*** 节选段落

到这里为止,其实都是val people: RDD[Person] = sc.textFile("people.txt").map(_.split(",")).map(p => Person(p(0), p(1).toInt)) 这一步发生的事情,结果就是得到了一个SchemaRDD。

接下来,people.registerAsTable("people") 是SchemaRDD的一个方法,可以看到真正注册table表依赖的还是SQLContext

def registerAsTable(tableName: String): Unit = {
    sqlContext.registerRDDAsTable(this, tableName)
  }


SQLContext的registerRDDAdTable方法如下,这种表的注册由于信息是维护在内存里的(下面可以看到目前是一个hashmap维护),所以存活时间只是SQLContext所存在的lifetime内。

/**
   * Registers the given RDD as a temporary table in the catalog.  Temporary tables exist only
   * during the lifetime of this instance of SQLContext.
   *
   * @group userf
   */
  def registerRDDAsTable(rdd: SchemaRDD, tableName: String): Unit = {
    catalog.registerTable(None, tableName, rdd.logicalPlan)
  }
SQLContext在注册表的时候,依赖的是Catalog类的一个实现 SimpleCatalog类:

/**
 * An interface for looking up relations by name.  Used by an [[Analyzer]].
 */
trait Catalog {
  def lookupRelation(
    databaseName: Option[String],
    tableName: String,
    alias: Option[String] = None): LogicalPlan

  def registerTable(databaseName: Option[String], tableName: String, plan: LogicalPlan): Unit
}

class SimpleCatalog extends Catalog {
  val tables = new mutable.HashMap[String, LogicalPlan]()

  def registerTable(databaseName: Option[String],tableName: String, plan: LogicalPlan): Unit = {
    tables += ((tableName, plan))
  }

  def dropTable(tableName: String) = tables -= tableName

  def lookupRelation(
      databaseName: Option[String],
      tableName: String,
      alias: Option[String] = None): LogicalPlan = {
    val table = tables.get(tableName).getOrElse(sys.error(s"Table Not Found: $tableName"))

    // If an alias was specified by the lookup, wrap the plan in a subquery so that attributes are
    // properly qualified with this alias.
    alias.map(a => Subquery(a.toLowerCase, table)).getOrElse(table)
  }
}
上面这部分是Catalyst包里的代码,Catalog是一个维护table信息的类,能把注册新表存储起来,对旧表能进行查询和删除。SimpleCatalog的实现则是把tableName和logicalPlan存在了一个hashmap里。


好了,在转换好RDD并存储成table之后,接下来是执行sql的时候了:val teenagers = sql("SELECT name FROM people WHERE age >= 10 && age <= 19")

******
*** 所给信息

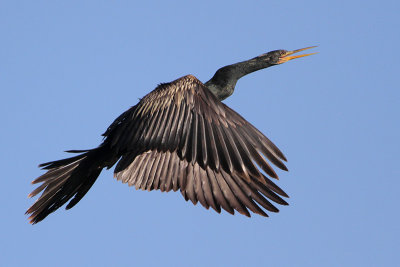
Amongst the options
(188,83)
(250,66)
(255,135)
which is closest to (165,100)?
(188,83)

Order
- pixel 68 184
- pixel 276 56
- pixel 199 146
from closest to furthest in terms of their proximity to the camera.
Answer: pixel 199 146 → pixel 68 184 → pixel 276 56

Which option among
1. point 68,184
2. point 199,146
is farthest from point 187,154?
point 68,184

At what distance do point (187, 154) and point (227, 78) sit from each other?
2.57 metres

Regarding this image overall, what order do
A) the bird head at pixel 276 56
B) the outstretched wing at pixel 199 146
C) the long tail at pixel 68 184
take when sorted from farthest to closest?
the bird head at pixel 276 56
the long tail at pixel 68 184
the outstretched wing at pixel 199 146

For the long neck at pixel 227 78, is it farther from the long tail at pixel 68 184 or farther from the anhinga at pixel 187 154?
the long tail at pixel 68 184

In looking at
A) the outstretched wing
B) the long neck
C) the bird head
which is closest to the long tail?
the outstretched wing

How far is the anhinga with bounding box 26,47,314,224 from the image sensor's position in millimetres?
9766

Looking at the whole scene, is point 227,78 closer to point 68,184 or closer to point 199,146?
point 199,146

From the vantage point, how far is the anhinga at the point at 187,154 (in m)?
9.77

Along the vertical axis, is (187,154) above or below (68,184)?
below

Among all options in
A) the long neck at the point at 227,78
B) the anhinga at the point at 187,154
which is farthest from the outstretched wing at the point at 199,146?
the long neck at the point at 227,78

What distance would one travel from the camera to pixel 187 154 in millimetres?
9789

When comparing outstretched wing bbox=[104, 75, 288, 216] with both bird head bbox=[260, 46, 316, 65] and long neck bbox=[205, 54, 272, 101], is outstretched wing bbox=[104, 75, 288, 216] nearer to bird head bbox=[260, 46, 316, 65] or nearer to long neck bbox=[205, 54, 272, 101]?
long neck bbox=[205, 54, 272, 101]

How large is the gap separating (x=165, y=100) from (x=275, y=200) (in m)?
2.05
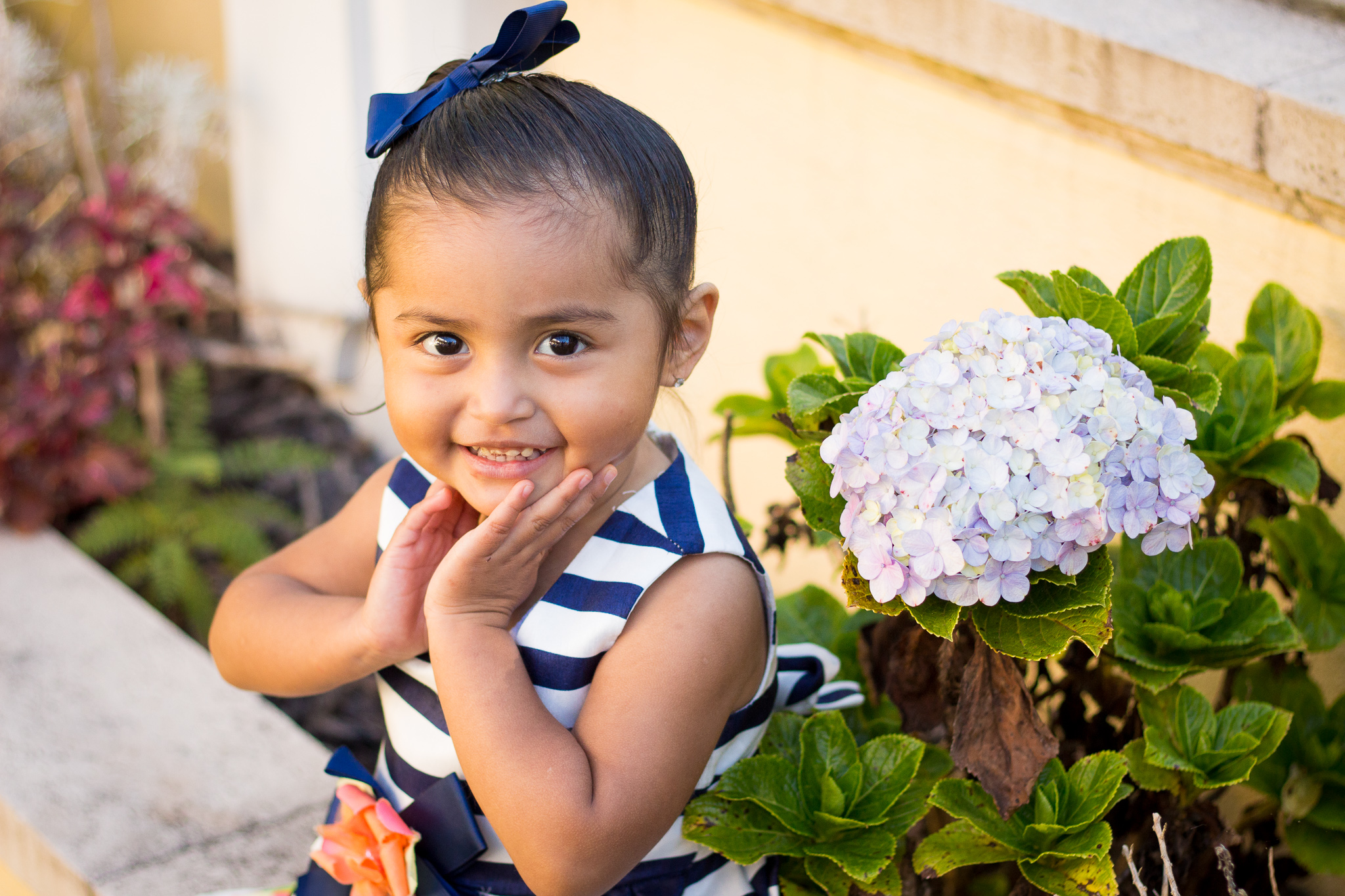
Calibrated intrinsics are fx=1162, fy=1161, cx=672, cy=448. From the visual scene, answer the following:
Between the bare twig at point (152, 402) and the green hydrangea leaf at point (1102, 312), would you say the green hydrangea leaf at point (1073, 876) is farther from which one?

******

*小小挑战:*
1/ 把节选段落里从“def dropTable(tableName: String)”开始、一直到“存在了一个hashmap里。”为止的这部分原样照抄一遍。
2/ 请把节选段落中的这句话翻成英文:“上面这部分是Catalyst包里的代码,Catalog是一个维护table信息的类,能把注册新表存储起来,对旧表能进行查询和删除。”
只看节选段落里的内容,清单不用管。

*问题解答:*
1/
def dropTable(tableName: String) = tables -= tableName

  def lookupRelation(
      databaseName: Option[String],
      tableName: String,
      alias: Option[String] = None): LogicalPlan = {
    val table = tables.get(tableName).getOrElse(sys.error(s"Table Not Found: $tableName"))

    // If an alias was specified by the lookup, wrap the plan in a subquery so that attributes are
    // properly qualified with this alias.
    alias.map(a => Subquery(a.toLowerCase, table)).getOrElse(table)
  }
}
上面这部分是Catalyst包里的代码,Catalog是一个维护table信息的类,能把注册新表存储起来,对旧表能进行查询和删除。SimpleCatalog的实现则是把tableName和logicalPlan存在了一个hashmap里。

2/ The part above is code from the Catalyst package; Catalog is a class that maintains table information, which can store newly registered tables and can query and delete old ones.